略奪

1993年11月23日朝、西宮市で将棋の森安秀光九段(当時44歳)が
自宅で死んでいるのを妻のY子さんが発見し、警察に通報しようとしたところ、
長男のA少年(当時12歳)がY子さんを包丁で切りつけてきた。
A少年は「ボクの逃げ場がないんや」と絶叫して、そのまま家を飛び出していったという。
Y子さんは隣の家の女性に、「110番して」と助けを求めた。
 
警察の取り調べに対して、A少年は母を刺したことは認めたものの、
父親に関しては「知らない」と一貫して否認したという。
 
関西にファミコンショップがあり、そこではファミコンを一部店内で無料開放し、
子どもたちに自由に遊ばせていた。A少年もそこで遊んでいたらしい。
「1万円近くするようなソフトを、そう簡単に子どもが買えるわけがないですから。
店に来る8、9割の子は買うことを目的にしていなかった。
だから、店は子どもたちがたむろする場所になっていました」
 「私はそれでも良かった。ただ子どもたちには、冗談半分に、
『日ごろ、ここで遊んでいるんだから、ソフトを買う時はうちで買えよ!』
とだけ言っていました。しかし阪神大震災の時に、
ファミコンソフトの在庫が 600万円相当分あったのに、全部略奪されたんです。
正直ハラが立ちましたね。
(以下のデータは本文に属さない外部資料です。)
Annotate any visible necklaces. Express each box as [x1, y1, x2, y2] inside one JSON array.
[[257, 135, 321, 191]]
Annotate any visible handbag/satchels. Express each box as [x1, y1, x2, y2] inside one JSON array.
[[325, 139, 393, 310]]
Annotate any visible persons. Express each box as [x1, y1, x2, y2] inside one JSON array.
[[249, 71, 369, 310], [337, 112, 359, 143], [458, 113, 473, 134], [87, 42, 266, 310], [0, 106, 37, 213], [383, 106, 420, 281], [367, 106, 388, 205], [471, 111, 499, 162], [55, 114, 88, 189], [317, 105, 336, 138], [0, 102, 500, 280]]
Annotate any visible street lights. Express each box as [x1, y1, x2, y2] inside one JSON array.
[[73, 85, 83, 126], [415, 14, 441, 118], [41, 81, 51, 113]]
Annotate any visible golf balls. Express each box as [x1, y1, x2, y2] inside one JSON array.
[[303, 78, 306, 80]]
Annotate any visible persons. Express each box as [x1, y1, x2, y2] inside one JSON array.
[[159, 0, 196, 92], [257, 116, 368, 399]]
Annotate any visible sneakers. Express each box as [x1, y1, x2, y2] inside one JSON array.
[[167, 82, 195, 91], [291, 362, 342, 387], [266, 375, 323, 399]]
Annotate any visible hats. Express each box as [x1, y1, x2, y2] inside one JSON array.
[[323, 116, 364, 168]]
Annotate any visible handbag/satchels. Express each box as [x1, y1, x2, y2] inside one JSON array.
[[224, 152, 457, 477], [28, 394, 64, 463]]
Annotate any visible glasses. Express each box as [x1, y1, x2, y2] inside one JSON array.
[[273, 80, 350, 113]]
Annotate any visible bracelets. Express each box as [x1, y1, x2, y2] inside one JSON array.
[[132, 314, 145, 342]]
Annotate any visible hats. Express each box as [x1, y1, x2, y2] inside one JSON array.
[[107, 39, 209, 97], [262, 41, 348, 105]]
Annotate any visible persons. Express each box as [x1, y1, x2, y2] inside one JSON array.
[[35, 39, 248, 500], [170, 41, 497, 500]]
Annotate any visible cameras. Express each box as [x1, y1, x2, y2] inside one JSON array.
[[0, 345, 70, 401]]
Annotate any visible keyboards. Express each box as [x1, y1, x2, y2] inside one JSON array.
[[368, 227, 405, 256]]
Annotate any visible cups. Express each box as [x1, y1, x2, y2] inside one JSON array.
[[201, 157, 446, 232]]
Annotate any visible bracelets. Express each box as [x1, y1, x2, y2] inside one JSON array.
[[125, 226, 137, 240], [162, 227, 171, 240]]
そして私が今までやってきたことは何だったんだろうと思い、
完全にやる気をなくしました。
だから店を閉める時に、これといった感慨はありませんでした」

このあと、A少年とのエピソードが綴られるのだが、
ファミコンソフト600万円相当分略奪とは驚く。

阪神大震災に関しては、奇跡的に助かったという人の話を聞くことが多い。
生き残った人だけが話せるのだから当たり前だけれど、
中にはこのような、アメリカで起こりそうな略奪もあったらしい。